Tribunal judiciaire de Lille, le 23 mars 2024, n°2025019572

Le tribunal judiciaire de Lille, statuant en matière commerciale, rend un jugement d’ouverture de redressement judiciaire. La situation financière de l’entreprise concernée, spécialisée dans le bâtiment, est caractérisée par une dette impayée depuis le 23 mars 2024. Le tribunal retient cette date comme point de départ de la cessation des paiements et ordonne l’ouverture de la procédure collective.

La caractérisation de l’état de cessation des paiements

La définition légale et son application concrète

L’ouverture d’une procédure de redressement judiciaire est subordonnée à l’état de cessation des paiements. Le tribunal constate cet état de manière certaine au vu des éléments du dossier. Il relève notamment « l’incapacité à régulariser sa situation envers le créancier » pour fonder sa décision. Cette incapacité à faire face au passif exigible avec l’actif disponible constitue le critère légal. La décision applique strictement la définition posée par l’article L631-1 du code de commerce.

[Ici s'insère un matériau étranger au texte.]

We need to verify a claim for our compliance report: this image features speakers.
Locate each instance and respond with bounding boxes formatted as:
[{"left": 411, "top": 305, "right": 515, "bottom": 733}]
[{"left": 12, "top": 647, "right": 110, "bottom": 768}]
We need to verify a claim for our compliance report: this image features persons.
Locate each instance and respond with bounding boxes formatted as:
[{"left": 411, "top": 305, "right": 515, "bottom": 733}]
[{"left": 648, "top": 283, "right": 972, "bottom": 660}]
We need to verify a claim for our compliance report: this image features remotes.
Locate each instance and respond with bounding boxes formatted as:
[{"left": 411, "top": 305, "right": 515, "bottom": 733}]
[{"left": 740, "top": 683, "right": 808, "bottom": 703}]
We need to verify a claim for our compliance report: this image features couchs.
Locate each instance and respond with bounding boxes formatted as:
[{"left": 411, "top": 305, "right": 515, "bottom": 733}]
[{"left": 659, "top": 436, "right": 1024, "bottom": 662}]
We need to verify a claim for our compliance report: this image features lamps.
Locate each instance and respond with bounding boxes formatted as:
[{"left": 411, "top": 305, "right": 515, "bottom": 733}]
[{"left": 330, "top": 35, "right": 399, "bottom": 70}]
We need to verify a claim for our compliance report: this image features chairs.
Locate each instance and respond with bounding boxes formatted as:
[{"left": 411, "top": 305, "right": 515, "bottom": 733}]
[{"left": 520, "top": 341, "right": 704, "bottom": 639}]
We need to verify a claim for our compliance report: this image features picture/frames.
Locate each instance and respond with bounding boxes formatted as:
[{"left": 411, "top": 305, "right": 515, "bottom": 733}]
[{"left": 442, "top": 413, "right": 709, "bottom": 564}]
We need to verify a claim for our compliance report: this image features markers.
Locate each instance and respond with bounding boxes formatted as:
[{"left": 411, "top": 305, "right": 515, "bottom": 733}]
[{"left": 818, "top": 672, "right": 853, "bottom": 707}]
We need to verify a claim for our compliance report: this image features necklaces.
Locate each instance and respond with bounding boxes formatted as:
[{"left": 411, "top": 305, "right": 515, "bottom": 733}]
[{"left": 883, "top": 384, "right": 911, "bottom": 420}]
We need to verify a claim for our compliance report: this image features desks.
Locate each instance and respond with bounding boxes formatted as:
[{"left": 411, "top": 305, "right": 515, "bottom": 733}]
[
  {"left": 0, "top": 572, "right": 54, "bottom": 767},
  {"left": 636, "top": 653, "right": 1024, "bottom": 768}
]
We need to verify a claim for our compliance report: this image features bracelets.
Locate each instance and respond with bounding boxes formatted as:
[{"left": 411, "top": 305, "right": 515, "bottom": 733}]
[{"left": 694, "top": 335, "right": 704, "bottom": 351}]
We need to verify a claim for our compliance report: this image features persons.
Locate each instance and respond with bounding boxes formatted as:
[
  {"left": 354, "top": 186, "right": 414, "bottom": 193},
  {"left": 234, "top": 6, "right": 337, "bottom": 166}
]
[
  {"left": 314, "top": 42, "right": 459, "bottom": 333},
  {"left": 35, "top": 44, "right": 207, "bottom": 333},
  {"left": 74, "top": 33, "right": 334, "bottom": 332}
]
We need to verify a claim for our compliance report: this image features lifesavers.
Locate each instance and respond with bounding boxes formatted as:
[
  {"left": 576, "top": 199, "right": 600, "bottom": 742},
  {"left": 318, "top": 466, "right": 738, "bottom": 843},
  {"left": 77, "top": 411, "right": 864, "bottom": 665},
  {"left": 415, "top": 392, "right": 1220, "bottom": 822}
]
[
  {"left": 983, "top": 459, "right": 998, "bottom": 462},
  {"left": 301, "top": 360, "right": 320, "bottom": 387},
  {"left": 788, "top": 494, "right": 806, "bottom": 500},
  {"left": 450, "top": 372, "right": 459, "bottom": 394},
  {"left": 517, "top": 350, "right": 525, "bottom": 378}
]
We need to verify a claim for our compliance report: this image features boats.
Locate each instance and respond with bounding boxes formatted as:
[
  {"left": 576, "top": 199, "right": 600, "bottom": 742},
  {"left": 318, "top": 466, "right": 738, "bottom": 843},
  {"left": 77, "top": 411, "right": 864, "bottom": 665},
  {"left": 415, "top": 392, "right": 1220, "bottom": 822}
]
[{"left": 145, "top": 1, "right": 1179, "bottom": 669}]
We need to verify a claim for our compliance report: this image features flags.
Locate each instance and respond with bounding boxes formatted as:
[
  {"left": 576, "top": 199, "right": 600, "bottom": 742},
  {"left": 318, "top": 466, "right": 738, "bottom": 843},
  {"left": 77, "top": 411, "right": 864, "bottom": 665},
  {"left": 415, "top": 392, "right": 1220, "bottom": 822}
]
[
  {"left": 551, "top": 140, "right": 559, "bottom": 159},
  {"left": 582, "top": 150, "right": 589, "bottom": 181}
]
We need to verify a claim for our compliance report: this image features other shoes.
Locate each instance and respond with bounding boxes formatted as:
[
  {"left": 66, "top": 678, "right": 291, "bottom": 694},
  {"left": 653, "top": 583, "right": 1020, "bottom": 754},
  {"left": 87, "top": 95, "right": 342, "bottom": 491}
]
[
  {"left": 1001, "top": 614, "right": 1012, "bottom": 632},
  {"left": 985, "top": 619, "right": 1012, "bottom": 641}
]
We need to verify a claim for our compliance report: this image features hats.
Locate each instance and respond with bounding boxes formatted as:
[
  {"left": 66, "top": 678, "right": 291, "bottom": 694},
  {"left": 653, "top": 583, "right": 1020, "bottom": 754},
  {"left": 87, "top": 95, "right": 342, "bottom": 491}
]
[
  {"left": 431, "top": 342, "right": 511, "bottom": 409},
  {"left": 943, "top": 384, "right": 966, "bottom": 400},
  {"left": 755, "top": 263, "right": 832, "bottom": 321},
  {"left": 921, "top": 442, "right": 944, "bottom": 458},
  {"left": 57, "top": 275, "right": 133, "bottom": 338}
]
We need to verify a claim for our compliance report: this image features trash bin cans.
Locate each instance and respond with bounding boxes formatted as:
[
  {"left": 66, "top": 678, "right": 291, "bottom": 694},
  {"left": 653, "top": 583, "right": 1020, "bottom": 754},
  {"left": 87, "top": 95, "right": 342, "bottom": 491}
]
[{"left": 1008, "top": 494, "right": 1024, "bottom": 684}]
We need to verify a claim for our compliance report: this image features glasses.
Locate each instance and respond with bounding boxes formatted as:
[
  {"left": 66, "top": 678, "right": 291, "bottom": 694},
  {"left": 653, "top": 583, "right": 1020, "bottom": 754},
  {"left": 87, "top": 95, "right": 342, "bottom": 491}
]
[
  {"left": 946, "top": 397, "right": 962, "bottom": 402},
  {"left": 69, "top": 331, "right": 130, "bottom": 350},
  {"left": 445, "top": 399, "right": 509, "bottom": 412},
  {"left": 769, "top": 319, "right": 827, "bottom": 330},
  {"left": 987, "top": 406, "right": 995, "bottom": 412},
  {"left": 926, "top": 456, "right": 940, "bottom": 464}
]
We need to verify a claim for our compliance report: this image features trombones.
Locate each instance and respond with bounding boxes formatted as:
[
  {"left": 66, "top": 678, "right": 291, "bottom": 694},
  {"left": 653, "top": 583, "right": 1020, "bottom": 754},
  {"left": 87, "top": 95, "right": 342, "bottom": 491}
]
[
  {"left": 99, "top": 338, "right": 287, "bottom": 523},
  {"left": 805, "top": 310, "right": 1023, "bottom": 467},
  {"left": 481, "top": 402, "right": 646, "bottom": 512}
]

La fixation rétroactive de la date de cessation

La détermination précise de la date de cessation est une étape essentielle. Elle influence la période suspecte et les actes susceptibles d’annulation. Le tribunal fixe cette date au jour où une dette certaine est demeurée impayée. Il statue ainsi que « la dette envers le demandeur n’a pu être payée depuis au moins le 23/03/2024 ». Cette fixation s’appuie sur un fait objectif et incontestable de non-paiement. Elle confirme la jurisprudence constante sur la nécessité d’un élément certain.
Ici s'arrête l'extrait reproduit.